D’ailleurs outre mettre la pression sur les négociations pétroliers/syndicats, le Gouvernement demande aussi à TotalEnergies de prolonger de quelques jours sa ristourne de 20 centimes par litre. Elle doit s’arrêter au 1er novembre, et l’exécutif verrait sans doute d’un bon oeil que l’ex-Total repousse de 15 jours son arrêt.

(8 commentaires)

  1. les bénéfices des pétroliers sont conjoncturels: l’année prochaine peut être que le pétrole ne vaudra pas tripette, que Vladimir aura lâché une bombe nucléaire ou 2 et que nous serons en guerre. ou qu’il aura été suicidé par sa secrétaire.

    Bref personne ne peut prévoir la valeur à court ou moyen terme de l’énergie. par contre on sait qu’elle vaudra toujours plus cher sur le longterme.

    Quel gestionnaire d’entreprise va décider dans ces conditions une augmentation de salaire liée à un évènement conjoncturel? j’ai entendu qu’Esso a proposé 4000 euro de prime Macron cette année, en plus de l’augmentation de salaire de début d’année. 4000 euro! et la grève continue!

    bref le bras de fer n’est pas fini, mais le gvt n’a pas intérêt à agir. réquisitionner serait pire que tout. c’est à Total et à la CGT de régler ce pb, entre une entreprise qui gagne des tombereaux d’argent et des salariés qui veulent leur part du gateau, même s’il ne sont pour rien à la performance de Total. ce serait marrant que Poutine demande sa part, car lui est responsable en partie du trésor que Total et les autres accumulent.

    Moi j’attends le blackout pour gueuler sur l’état, car là oui, c’est l’état (enfin surtout les hommes& femmes politiques qui ont patiemment détruit notre outil de production électrique qui a été bâti dans les années 80-2000) qui nous ont conduit dans une impasse sur l’alimentation électrique.

    1. Total remplit les réserves françaises… Pourquoi cracher dans la soupe !?
      Fermons les stations sinon !?… Ce n’est pas moi qui serai le plus dérangé.
      Mais vous pensez « un peu » aux travailleurs pauvres qui veulent travailler !?
      C’est bien gentil l’individualisme, mais l’intérêt général est plus important… Enfin, il me semble !?
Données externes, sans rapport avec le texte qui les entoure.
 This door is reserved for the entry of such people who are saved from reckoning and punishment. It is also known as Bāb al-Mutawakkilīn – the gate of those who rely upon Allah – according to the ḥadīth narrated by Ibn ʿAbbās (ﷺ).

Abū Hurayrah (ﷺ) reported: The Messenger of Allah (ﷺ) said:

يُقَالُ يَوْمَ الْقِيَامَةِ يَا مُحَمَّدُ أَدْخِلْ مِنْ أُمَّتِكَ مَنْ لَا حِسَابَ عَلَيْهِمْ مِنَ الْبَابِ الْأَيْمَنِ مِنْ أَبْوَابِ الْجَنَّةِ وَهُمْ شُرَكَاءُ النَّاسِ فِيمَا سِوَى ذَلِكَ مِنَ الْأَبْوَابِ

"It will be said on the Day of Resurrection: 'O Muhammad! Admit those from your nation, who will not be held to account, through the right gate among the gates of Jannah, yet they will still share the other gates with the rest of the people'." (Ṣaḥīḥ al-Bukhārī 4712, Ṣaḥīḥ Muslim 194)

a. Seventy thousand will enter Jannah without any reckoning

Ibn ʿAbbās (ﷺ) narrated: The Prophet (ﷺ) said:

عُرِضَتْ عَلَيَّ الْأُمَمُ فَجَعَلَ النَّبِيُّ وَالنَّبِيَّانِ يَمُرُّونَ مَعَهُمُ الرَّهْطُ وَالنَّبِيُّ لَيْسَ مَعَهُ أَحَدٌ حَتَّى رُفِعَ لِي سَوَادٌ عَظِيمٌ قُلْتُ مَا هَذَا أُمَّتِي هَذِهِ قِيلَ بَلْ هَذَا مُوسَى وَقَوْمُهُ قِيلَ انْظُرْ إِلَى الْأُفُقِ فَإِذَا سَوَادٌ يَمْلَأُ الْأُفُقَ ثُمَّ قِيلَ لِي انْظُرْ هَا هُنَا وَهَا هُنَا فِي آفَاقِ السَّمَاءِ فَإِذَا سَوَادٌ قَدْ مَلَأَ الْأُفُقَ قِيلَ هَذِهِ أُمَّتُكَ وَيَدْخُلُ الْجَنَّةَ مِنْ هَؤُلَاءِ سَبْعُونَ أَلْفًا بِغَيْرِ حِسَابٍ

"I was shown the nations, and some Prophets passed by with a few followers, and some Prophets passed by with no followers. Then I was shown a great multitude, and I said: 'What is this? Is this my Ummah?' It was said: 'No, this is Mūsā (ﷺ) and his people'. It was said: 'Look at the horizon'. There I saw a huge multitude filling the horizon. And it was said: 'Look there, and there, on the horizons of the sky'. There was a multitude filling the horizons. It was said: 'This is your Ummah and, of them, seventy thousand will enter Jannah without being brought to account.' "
      … Après certains prône le système chinois en même temps. (Regardez Arte ! Ce soir)

      1. Si l’on « enrichit » Poutine et son armée, c’est bien à cause de notre dépendance à leur pétrole et leur gaz…
        Dans ce cas, il ne faut pas être contre le nucléaire ; les EnR ; les VE et ne pas encourager les « ristournes » aux carburants… et être pour la taxe carbone.
        … Enfin tout cela.
        La France a su être indépendante à partir des années 80 au charbon et pétrole pour les bâtiments… Pas les transports ou partiellement.
        Les technologies permettent de l’être totalement d’ici 10 ans pour les transports… Mais il fait s’y mettre… Et la balle est dans le camp de l’état.

  2. « Malgré cette réquisition toujours très mal perçue » : par les salariés grévistes, oui, en revanche pour ceux qui perdent des heures pour faire le plein ou qui ne peuvent plus travailler je pense que le ressenti est bien diffèrent.
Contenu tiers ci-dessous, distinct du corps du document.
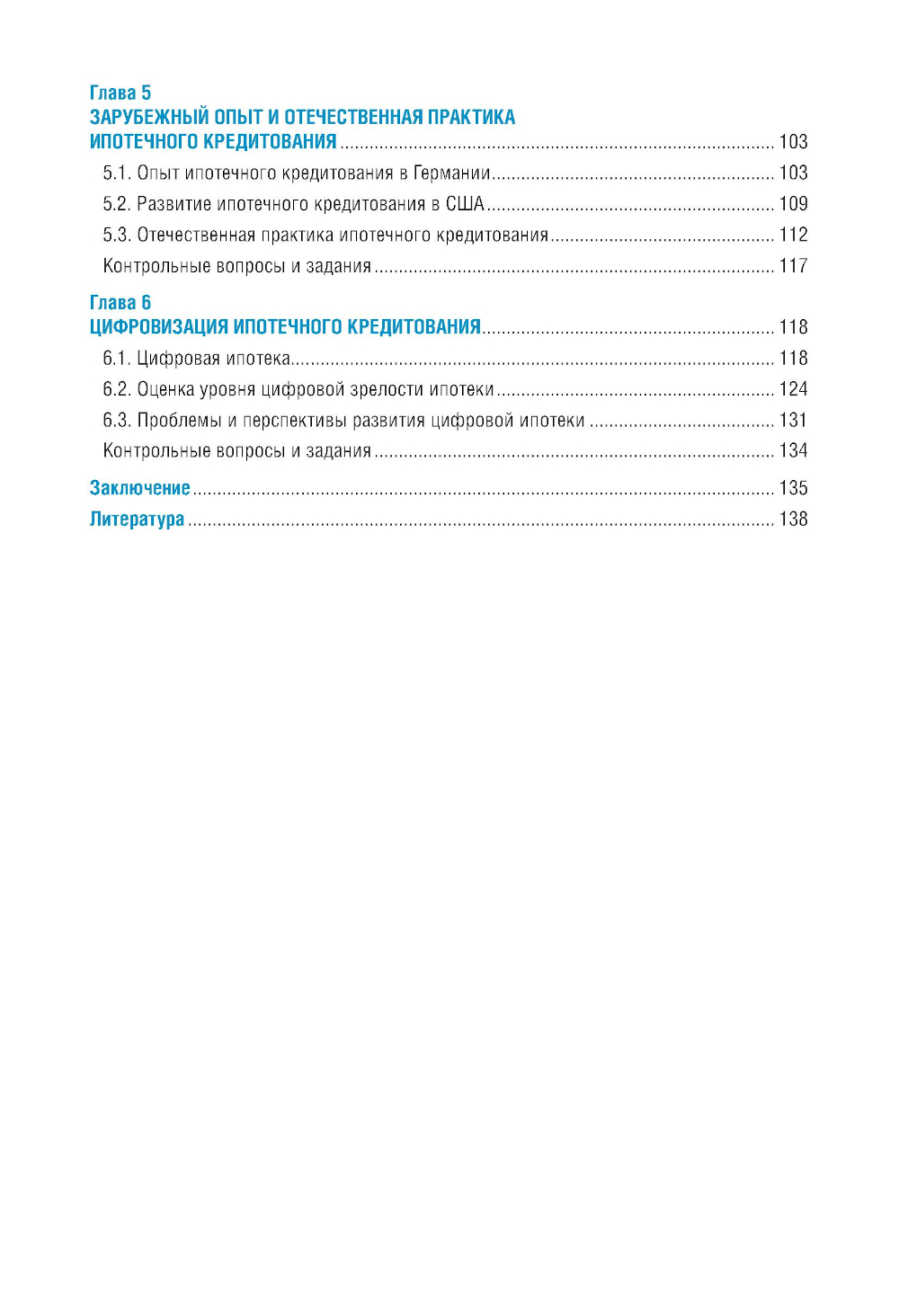 Глава 5
ЗАРУБЕЖНЫЙ ОПЫТ И ОТЕЧЕСТВЕННАЯ ПРАКТИКА ИПОТЕЧНОГО КРЕДИТОВАНИЯ ........ 103

5.1. Опыт ипотечного кредитования в Германии ........ 103

5.2. Развитие ипотечного кредитования в США ........ 109

5.3. Отечественная практика ипотечного кредитования ........ 112

Контрольные вопросы и задания ........ 117

Глава 6
ЦИФРОВИЗАЦИЯ ИПОТЕЧНОГО КРЕДИТОВАНИЯ ........ 118

6.1. Цифровая ипотека ........ 118

6.2. Оценка уровня цифровой зрелости ипотеки ........ 124

6.3. Проблемы и перспективы развития цифровой ипотеки ........ 131

Контрольные вопросы и задания ........ 134

Заключение ........ 135

Литература ........ 138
    1. @Xavier : oui et non. Il y a toujours des pour même si touchés par ces grèves, et des contre, même si pas du tout touchés par les grèves.

      Il y en a qui sont idéologiquement pour des grèves « dures », et d’autres qui estiment que la grève est un droit mais ne doit pas empêcher les autres de vivre.
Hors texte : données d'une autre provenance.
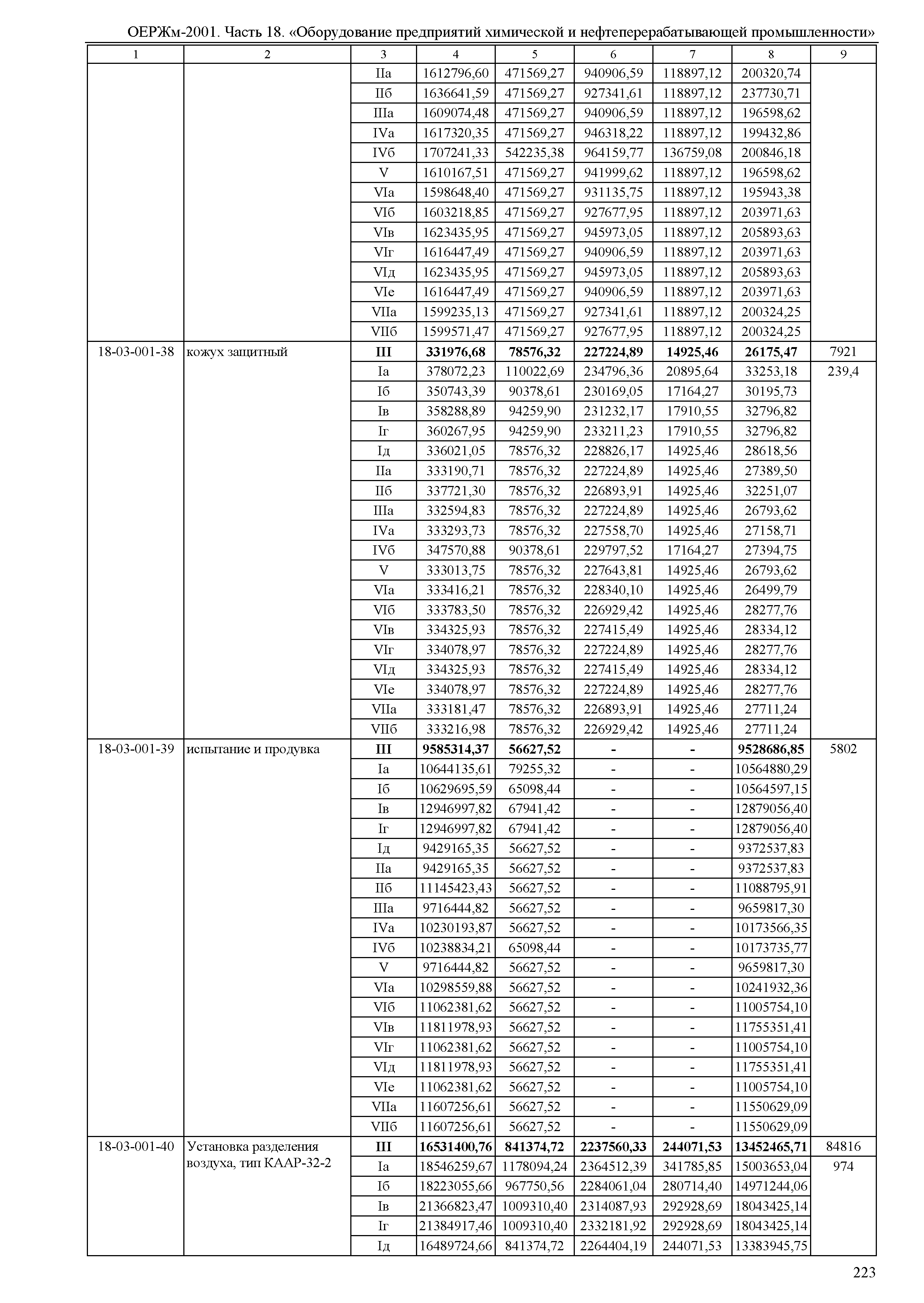 ОЕРЖм-2001. Часть 18. «Оборудование предприятий химической и нефтеперерабатывающей промышленности»

| 1 | 2 | 3 | 4 | 5 | 6 | 7 | 8 | 9 |
|---|---|---|---|---|---|---|---|---|
| | | IIа | 1612796,60 | 471569,27 | 940906,59 | 118897,12 | 200320,74 | |
| | | IIб | 1636641,59 | 471569,27 | 927341,61 | 118897,12 | 237730,71 | |
| | | IIIа | 1609074,48 | 471569,27 | 940906,59 | 118897,12 | 196598,62 | |
| | | IVа | 1617320,35 | 471569,27 | 946318,22 | 118897,12 | 199432,86 | |
| | | IVб | 1707241,33 | 542235,38 | 964159,77 | 136759,08 | 200846,18 | |
| | | V | 1610167,51 | 471569,27 | 941999,62 | 118897,12 | 196598,62 | |
| | | VIа | 1598648,40 | 471569,27 | 931135,75 | 118897,12 | 195943,38 | |
| | | VIб | 1603218,85 | 471569,27 | 927677,95 | 118897,12 | 203971,63 | |
| | | VIв | 1623435,95 | 471569,27 | 945973,05 | 118897,12 | 205893,63 | |
| | | VIг | 1616447,49 | 471569,27 | 940906,59 | 118897,12 | 203971,63 | |
| | | VIд | 1623435,95 | 471569,27 | 945973,05 | 118897,12 | 205893,63 | |
| | | VIе | 1616447,49 | 471569,27 | 940906,59 | 118897,12 | 203971,63 | |
| | | VIIа | 1599235,13 | 471569,27 | 927341,61 | 118897,12 | 200324,25 | |
| | | VIIб | 1599571,47 | 471569,27 | 927677,95 | 118897,12 | 200324,25 | |
| 18-03-001-38 | кожух защитный | **III** | **331976,68** | **78576,32** | **227224,89** | **14925,46** | **26175,47** | 7921 |
| | | Iа | 378072,23 | 110022,69 | 234796,36 | 20895,64 | 33253,18 | 239,4 |
| | | Iб | 350743,39 | 90378,61 | 230169,05 | 17164,27 | 30195,73 | |
| | | Iв | 358288,89 | 94259,90 | 231232,17 | 17910,55 | 32796,82 | |
| | | Iг | 360267,95 | 94259,90 | 233211,23 | 17910,55 | 32796,82 | |
| | | Iд | 336021,05 | 78576,32 | 228826,17 | 14925,46 | 28618,56 | |
| | | IIа | 333190,71 | 78576,32 | 227224,89 | 14925,46 | 27389,50 | |
| | | IIб | 337721,30 | 78576,32 | 226893,91 | 14925,46 | 32251,07 | |
| | | IIIа | 332594,83 | 78576,32 | 227224,89 | 14925,46 | 26793,62 | |
| | | IVа | 333293,73 | 78576,32 | 227558,70 | 14925,46 | 27158,71 | |
| | | IVб | 347570,88 | 90378,61 | 229797,52 | 17164,27 | 27394,75 | |
| | | V | 333013,75 | 78576,32 | 227643,81 | 14925,46 | 26793,62 | |
| | | VIа | 333416,21 | 78576,32 | 228340,10 | 14925,46 | 26499,79 | |
| | | VIб | 333783,50 | 78576,32 | 226929,42 | 14925,46 | 28277,76 | |
| | | VIв | 334325,93 | 78576,32 | 227415,49 | 14925,46 | 28334,12 | |
| | | VIг | 334078,97 | 78576,32 | 227224,89 | 14925,46 | 28277,76 | |
| | | VIд | 334325,93 | 78576,32 | 227415,49 | 14925,46 | 28334,12 | |
| | | VIе | 334078,97 | 78576,32 | 227224,89 | 14925,46 | 28277,76 | |
| | | VIIа | 333181,47 | 78576,32 | 226893,91 | 14925,46 | 27711,24 | |
| | | VIIб | 333216,98 | 78576,32 | 226929,42 | 14925,46 | 27711,24 | |
| 18-03-001-39 | испытание и продувка | **III** | **9585314,37** | **56627,52** | **-** | **-** | **9528686,85** | 5802 |
| | | Iа | 10644135,61 | 79255,32 | - | - | 10564880,29 | |
| | | Iб | 10629695,59 | 65098,44 | - | - | 10564597,15 | |
| | | Iв | 12946997,82 | 67941,42 | - | - | 12879056,40 | |
| | | Iг | 12946997,82 | 67941,42 | - | - | 12879056,40 | |
| | | Iд | 9429165,35 | 56627,52 | - | - | 9372537,83 | |
| | | IIа | 9429165,35 | 56627,52 | - | - | 9372537,83 | |
| | | IIб | 11145423,43 | 56627,52 | - | - | 11088795,91 | |
| | | IIIа | 9716444,82 | 56627,52 | - | - | 9659817,30 | |
| | | IVа | 10230193,87 | 56627,52 | - | - | 10173566,35 | |
| | | IVб | 10238834,21 | 65098,44 | - | - | 10173735,77 | |
| | | V | 9716444,82 | 56627,52 | - | - | 9659817,30 | |
| | | VIа | 10298559,88 | 56627,52 | - | - | 10241932,36 | |
| | | VIб | 11062381,62 | 56627,52 | - | - | 11005754,10 | |
| | | VIв | 11811978,93 | 56627,52 | - | - | 11755351,41 | |
| | | VIг | 11062381,62 | 56627,52 | - | - | 11005754,10 | |
| | | VIд | 11811978,93 | 56627,52 | - | - | 11755351,41 | |
| | | VIе | 11062381,62 | 56627,52 | - | - | 11005754,10 | |
| | | VIIа | 11607256,61 | 56627,52 | - | - | 11550629,09 | |
| | | VIIб | 11607256,61 | 56627,52 | - | - | 11550629,09 | |
| 18-03-001-40 | Установка разделения воздуха, тип КААР-32-2 | **III** | **16531400,76** | **841374,72** | **2237560,33** | **244071,53** | **13452465,71** | 84816 |
| | | Iа | 18546259,67 | 1178094,24 | 2364512,39 | 341785,85 | 15003653,04 | 974 |
| | | Iб | 18223055,66 | 967750,56 | 2284061,04 | 280714,40 | 14971244,06 | |
| | | Iв | 21366823,47 | 1009310,40 | 2314087,93 | 292928,69 | 18043425,14 | |
| | | Iг | 21384917,46 | 1009310,40 | 2332181,92 | 292928,69 | 18043425,14 | |
| | | Iд | 16489724,66 | 841374,72 | 2264404,19 | 244071,53 | 13383945,75 | |

223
      Cela me rappelle quand mon gd-père me racontait les grèves entre les rouges et les jaunes….les jaunes étant des casseurs de grève qui venaient bosser. Cela finissait souvent en pugilat.

      Ici, chez Exxon, cela pourrait déraper puisque CGT et FO minoritaires n’acceptent pas la négociation signée par les autres syndicats et continuent le blocage.

    2. @Thibaut, ca va se tendre encore un peu mais sans doute pas très longtemps, plus une goutte d’essence dans les stations autour de chez moi et du gas oil plus facilement.
      Le droit de grève c’est un droit et le travail c’est un droit aussi. Si les grévistes d’une manière ou d’une autre empêchent les autres d’aller travailler, ils les privent de leur droit. Alors la liberté de faire grève ok si elle n’empêche pas les autres de leur liberté de travailler.
      Sur ce point, je sais que la CGT n’est pas d’accord avec moi mais je trouve qu’ils ont une vue un peu étroite du droit et des libertés.

  3. Les syndicats connaissent déjà la parade pour éviter les réquisitions, ils se mettent en arrêt maladie, c’est tout.